In today’s New York Times, Egyptian novelist Alaa al-Aswany poignantly describes many Egyptians’ initial fascination with President Barack Obama:
Our admiration for Mr. Obama is grounded in what he represents: fairness. He is the product of a just, democratic system that respects equal opportunity for education and work. This system allowed a black man, after centuries of racial discrimination, to become president.
This fairness is precisely what we are missing in Egypt.
Of course, this is precisely the reaction that many of Obama’s supporters had in mind – that Obama’s symbolism would provide an immediate opening for appealing to Middle Eastern publics. In turn, his proponents argued, Obama would become a uniquely compelling voice for improving relations with the Muslim world, and would further inspire those struggling for political freedom.
Well, not so fast. Even before taking office, Obama had already lost al-Aswany – and for reasons that have nothing to do with Egypt. Check out this logical non sequitur, which al-Aswany serves up with an extra helping of indignant moral fuzziness:
We welcomed him with almost total enthusiasm until he underwent his first real test: Gaza. Even before he officially took office, we expected him to take a stand against Israel’s war on Gaza. We still hope that he will condemn, if only with simple words, this massacre that killed more than 1,300 Palestinians, many of them civilians. (I don’t know what you call it in other languages, but in Egypt we call this a massacre.) … We also wanted Mr. Obama … to recognize what we see as a simple, essential truth: the right of people in an occupied territory to resist military occupation.
In this case, you can’t blame President Obama for failing to meet expectations.

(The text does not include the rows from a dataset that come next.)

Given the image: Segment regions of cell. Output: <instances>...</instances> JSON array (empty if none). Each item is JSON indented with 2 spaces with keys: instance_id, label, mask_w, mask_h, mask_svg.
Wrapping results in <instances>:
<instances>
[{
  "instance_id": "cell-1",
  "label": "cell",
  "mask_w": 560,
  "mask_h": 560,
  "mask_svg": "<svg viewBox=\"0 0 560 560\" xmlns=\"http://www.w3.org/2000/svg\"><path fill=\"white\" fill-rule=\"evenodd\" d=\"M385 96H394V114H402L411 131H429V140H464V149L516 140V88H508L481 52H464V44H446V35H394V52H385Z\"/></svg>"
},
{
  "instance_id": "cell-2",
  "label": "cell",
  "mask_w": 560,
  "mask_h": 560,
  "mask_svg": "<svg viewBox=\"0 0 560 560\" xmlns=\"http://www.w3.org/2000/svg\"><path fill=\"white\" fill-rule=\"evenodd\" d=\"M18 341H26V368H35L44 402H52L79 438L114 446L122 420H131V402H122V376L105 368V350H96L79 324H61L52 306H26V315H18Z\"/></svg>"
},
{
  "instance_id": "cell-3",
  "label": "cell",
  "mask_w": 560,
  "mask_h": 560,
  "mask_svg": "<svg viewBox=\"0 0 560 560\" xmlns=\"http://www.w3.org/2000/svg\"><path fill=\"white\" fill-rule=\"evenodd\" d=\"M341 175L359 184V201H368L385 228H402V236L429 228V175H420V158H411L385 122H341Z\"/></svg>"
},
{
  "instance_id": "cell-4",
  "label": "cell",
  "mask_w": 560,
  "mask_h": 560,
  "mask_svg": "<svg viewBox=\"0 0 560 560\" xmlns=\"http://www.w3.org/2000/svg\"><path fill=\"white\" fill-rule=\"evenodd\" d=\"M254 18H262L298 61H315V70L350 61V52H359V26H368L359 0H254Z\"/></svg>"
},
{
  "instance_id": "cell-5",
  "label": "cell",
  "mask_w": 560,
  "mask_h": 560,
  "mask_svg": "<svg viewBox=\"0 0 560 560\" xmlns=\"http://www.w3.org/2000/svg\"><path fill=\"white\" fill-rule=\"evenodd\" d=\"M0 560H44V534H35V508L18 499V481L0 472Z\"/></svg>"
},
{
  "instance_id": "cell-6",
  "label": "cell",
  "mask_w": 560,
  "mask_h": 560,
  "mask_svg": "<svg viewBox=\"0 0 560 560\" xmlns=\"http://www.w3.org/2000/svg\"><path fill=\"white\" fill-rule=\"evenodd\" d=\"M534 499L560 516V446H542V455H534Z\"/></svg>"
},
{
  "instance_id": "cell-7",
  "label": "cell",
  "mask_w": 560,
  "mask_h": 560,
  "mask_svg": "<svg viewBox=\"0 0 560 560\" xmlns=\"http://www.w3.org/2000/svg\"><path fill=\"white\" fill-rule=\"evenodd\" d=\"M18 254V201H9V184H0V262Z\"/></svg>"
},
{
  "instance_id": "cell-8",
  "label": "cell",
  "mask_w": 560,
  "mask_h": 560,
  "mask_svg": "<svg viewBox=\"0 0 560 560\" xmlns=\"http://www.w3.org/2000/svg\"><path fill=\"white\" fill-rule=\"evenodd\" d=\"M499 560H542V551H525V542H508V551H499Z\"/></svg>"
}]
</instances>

After all, al-Aswany apparently anticipated that Obama would not only blame Israel for its counterattack on Gaza, but would further support Hamas’s rocket attacks as “resistance.” Only a fiction writer (and Stephen Walt) could possibly see such a scenario as possible, let alone morally just.
Still, there is a greater tragedy in al-Aswany’s op-ed – namely, that the Egyptian novelist has favored the Palestinian issue over the plight of his 75 million compatriots, who are struggling under brutal authoritarianism. This is part of a broader trend: non-Islamist Egyptian dissidents, having lost faith that anything will change in Egyptian politics, have increasingly sought a voice through the Palestinian issue. Of course, the Egyptian regime welcomes this shift in advocacy: it knows that pro-Palestinian rants such as al-Aswany’s discredit its detractors to American policymakers, which is why the regime only allows dissidents to achieve prominence when they are staunchly anti-Israel.
In turn, al-Aswany has produced a mammoth failure in his New York Times debut: not only will his op-ed fail to generate U.S. support for Hamas, but it will also reinforce support for the very regime that keeps him in its crosshairs.